Shahzada sangat berterima kasih kepada pengawalnya yang setia dan burung bul-bulnya yang cerdik. Kini, ia telah terbebas dari kutukan dan berhasil menikahi Putri Bisu. Ayah Putri Bisu mengadakan pesta pernikahan yang meriah selama 40 hari 40 malam untuk Shahzada dan putrinya. Semua orang bergembira dengan pernikahan itu.
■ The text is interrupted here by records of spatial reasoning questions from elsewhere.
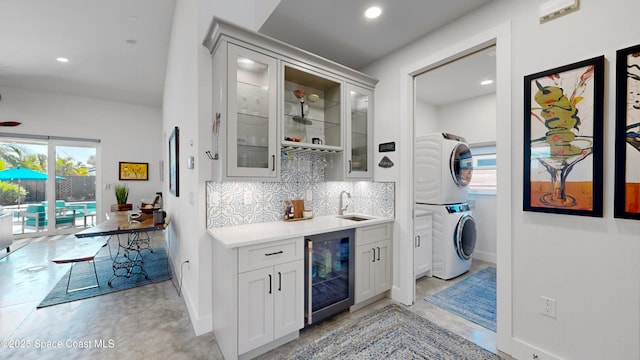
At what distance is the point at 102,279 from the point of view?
324 centimetres

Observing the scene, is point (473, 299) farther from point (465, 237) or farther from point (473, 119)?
point (473, 119)

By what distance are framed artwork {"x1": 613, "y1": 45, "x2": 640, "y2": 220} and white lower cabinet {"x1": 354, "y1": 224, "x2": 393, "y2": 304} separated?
1.66m

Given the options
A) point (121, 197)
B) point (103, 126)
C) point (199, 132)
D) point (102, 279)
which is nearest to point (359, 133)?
point (199, 132)

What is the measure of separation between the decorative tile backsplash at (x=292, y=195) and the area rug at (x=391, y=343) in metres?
1.10

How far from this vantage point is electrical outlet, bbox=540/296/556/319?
5.56ft

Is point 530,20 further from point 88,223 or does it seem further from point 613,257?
point 88,223

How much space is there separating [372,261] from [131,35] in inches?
183

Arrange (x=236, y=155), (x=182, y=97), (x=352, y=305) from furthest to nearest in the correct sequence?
(x=182, y=97), (x=352, y=305), (x=236, y=155)

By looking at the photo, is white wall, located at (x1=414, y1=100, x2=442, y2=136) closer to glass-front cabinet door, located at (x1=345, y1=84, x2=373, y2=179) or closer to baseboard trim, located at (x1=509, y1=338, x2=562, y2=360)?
glass-front cabinet door, located at (x1=345, y1=84, x2=373, y2=179)

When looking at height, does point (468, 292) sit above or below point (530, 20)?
below

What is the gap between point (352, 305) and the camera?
2.47 metres

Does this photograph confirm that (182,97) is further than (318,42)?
Yes

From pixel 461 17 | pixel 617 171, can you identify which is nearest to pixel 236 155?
pixel 461 17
Shahzada juga tak lupa mengundang wanita yang dulu mengutuknya dan memintanya tinggal di istana untuk menjadi pengasuh bagi anak-anaknya, kelak.
***
Jihan berhenti baca buku.
"Cerita yang bagus banget," pujian Jihan.
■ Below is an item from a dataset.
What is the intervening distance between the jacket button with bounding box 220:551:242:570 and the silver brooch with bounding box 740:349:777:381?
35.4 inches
Jihan menutup buku dan di taruh buku di atas meja. Ibu yang baru pulang dari pasar, ya memanggil Jihan dengan suara yang cukup keras. Jihan mendengar panggilan Ibu, ya segera beranjak dari duduknya di ruang tengah ke depan rumah. Jihan segera mengambil barang belanjaan di lantai gitu karena memang ibu menggeletakan....ibu capek baru pulang dari pasar. Jihan membawa barang belanjaan ke dapur dan segera di bereskan dengan baik. Jihan memasak dengan baik di dapur membuat makan untuk keluarga. Ibu beristirahat di ruang tengah dengan baik banget. Nella, ya Mbaknya Jihan.... yang selesai mengerjakan kerjaannya di dalam kamarnya. Nella biasa mengetik di leptopnya membuat tugas kuliah dengan baik banget. Nella ke ruang tengah, ya seperti biasa sih mijitin kaki ibu dengan baik. Nella tidak bisa menemani ibu ke pasar karena banyak tugas kuliah. Ibu memakluminya dengan baik banget.